_Tarea breve_:
Cambia "reception desk" por "front desk" en todo el material y reproduce las líneas sin ninguna otra modificación.

_Datos proporcionados_:

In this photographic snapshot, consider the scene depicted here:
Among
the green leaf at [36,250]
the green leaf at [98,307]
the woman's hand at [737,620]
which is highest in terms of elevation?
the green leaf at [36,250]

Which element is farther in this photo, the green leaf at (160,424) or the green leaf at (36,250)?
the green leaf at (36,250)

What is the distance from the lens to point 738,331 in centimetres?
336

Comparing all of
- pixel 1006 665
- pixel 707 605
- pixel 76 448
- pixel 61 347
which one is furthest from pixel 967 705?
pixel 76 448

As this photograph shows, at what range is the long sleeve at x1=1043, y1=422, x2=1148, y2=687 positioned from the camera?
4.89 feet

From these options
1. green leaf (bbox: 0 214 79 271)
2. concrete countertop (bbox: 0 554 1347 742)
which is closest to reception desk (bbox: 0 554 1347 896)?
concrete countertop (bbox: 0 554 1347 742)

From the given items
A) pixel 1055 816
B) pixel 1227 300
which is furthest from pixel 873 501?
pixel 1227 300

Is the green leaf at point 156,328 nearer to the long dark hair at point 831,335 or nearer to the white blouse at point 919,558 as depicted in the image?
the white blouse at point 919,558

_Tarea resuelta_:
In this photographic snapshot, consider the scene depicted here:
Among
the green leaf at [36,250]
the green leaf at [98,307]
the woman's hand at [737,620]
which is highest in terms of elevation?
the green leaf at [36,250]

Which element is farther in this photo, the green leaf at (160,424) or the green leaf at (36,250)?
the green leaf at (36,250)

What is the distance from the lens to point 738,331 in centimetres?
336

Comparing all of
- pixel 1006 665
- pixel 707 605
- pixel 76 448
- pixel 61 347
which one is furthest from pixel 967 705?
pixel 76 448

As this photograph shows, at what range is the long sleeve at x1=1043, y1=422, x2=1148, y2=687 positioned from the camera?
4.89 feet

From these options
1. green leaf (bbox: 0 214 79 271)
2. concrete countertop (bbox: 0 554 1347 742)
which is closest to front desk (bbox: 0 554 1347 896)?
concrete countertop (bbox: 0 554 1347 742)

From the given items
A) pixel 1055 816
B) pixel 1227 300
which is furthest from pixel 873 501?
pixel 1227 300

Is the green leaf at point 156,328 nearer to the long dark hair at point 831,335 or nearer to the white blouse at point 919,558 as depicted in the image?
the white blouse at point 919,558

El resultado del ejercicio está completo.